Supreme Court refused the petition for investigation of Mukesh Singh saying he was not in Delhi at the time of the abduction and murder of the Nirbhaya gang. Earlier a lower court had dismissed his appeal. On Mar 20, 2020, all four death row convicts were executed in the 2012 Nirbhaya gang rape and murder case at 5.30 am in Tihar prison.

Conclusion

This case brought many legal and social reforms in the country. Both the centre and different states proposed several significant actions to guarantee women ‘s protection in the region. For example, the Karnataka government launched a 24/7 dedicated helpline to help women lodge any grievance against any form of sexual harassment. 

Fast-track courts were established to dispose of pending lawsuits and to provide the victims with urgent legal assistance. The description of rape was limited only to sexual intercourse. The 2013 Criminal Law (Amendment) Act gave the word rape a more general definition. It amended the interpretation provided for in IPC Section 375

Since the amendment, Section 375 of the IPC describes rape as any unwanted and coercive intrusion without the consent of the woman into the parts of the woman’s body, such as the vagina, urethra, mouth or anus. Justice Verma Committee was set up that had suggested many reforms.

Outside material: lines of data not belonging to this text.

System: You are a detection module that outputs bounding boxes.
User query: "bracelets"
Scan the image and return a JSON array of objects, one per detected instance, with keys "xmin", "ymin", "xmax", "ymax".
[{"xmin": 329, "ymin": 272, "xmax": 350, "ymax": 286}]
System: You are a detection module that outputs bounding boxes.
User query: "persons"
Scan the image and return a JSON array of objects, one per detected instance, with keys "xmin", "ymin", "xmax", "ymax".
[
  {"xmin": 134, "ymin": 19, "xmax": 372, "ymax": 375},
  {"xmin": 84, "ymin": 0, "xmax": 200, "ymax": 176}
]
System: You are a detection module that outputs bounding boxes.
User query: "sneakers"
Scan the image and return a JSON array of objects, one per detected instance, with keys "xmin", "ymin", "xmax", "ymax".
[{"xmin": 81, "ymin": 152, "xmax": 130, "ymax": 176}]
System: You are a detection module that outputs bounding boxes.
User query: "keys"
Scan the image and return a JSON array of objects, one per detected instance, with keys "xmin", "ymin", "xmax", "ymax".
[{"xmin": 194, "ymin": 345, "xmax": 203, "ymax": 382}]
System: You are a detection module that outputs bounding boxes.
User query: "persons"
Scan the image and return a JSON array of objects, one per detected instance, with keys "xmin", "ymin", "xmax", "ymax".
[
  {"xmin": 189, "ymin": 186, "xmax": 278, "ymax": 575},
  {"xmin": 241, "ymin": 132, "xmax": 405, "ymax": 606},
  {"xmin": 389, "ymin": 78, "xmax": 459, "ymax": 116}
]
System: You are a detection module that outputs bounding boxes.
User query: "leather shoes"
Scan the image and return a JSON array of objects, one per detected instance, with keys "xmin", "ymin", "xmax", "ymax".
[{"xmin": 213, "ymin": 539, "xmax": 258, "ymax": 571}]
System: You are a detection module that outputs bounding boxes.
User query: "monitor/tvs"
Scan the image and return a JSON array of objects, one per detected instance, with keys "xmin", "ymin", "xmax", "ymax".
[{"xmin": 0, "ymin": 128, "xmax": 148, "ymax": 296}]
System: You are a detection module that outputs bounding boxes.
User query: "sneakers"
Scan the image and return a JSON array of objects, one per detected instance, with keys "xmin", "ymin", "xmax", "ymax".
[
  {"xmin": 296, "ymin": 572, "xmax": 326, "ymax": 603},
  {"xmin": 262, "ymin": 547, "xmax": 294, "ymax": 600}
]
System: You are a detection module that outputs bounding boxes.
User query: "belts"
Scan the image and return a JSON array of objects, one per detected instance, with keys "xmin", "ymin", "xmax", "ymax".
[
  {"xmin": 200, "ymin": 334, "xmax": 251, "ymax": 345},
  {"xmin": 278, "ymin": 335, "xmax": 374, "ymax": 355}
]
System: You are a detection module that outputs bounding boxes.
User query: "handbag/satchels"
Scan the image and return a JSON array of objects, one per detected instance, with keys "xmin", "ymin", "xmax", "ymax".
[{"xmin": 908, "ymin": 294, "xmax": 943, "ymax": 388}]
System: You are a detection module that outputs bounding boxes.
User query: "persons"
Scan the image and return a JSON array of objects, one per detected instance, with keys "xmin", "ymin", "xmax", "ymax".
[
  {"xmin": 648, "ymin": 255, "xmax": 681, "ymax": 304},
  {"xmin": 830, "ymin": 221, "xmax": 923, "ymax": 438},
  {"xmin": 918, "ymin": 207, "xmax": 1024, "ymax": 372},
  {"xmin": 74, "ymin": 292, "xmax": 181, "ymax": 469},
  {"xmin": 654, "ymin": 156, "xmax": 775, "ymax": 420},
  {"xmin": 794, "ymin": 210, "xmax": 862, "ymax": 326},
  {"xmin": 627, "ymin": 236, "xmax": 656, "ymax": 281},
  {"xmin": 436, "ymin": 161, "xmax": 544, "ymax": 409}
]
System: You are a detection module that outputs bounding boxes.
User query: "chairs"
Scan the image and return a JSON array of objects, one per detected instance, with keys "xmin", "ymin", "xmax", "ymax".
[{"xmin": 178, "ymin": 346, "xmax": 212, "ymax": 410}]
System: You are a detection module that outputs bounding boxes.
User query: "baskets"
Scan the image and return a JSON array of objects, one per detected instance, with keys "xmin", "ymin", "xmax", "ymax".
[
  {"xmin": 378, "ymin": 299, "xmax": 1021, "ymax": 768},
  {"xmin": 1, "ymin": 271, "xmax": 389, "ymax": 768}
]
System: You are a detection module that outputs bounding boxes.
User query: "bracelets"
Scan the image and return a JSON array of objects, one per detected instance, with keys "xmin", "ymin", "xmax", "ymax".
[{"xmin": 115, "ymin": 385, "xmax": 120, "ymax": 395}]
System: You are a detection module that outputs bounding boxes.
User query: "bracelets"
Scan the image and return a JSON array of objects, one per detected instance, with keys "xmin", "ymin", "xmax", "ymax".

The basic premise of natural justice is that everybody deserves the defence. The convicts can file an appeal against the decision and a court order within the time limit i.e within a period of 30 days as provided for in Article 115 of the 1963 Limitation Act. Beside all reforms, this case will also be remembered as the case where the accused have systematically manipulated the judicial process and tested the country’s tolerance. 

The convicts can not be hanged until the last person on the death row has exhausted his remedies, as per the SC judgment in the case of  Harbans Singh vs. State of UP & Ors. Hanging has to happen one by one. All who have exercised their legal options should be hanged. In the same situation, one convict deliberately causes the delay in filing the petition and makes others wait, a nice way to extend the date of hanging. This case exposed the loopholes which exist in our legal system.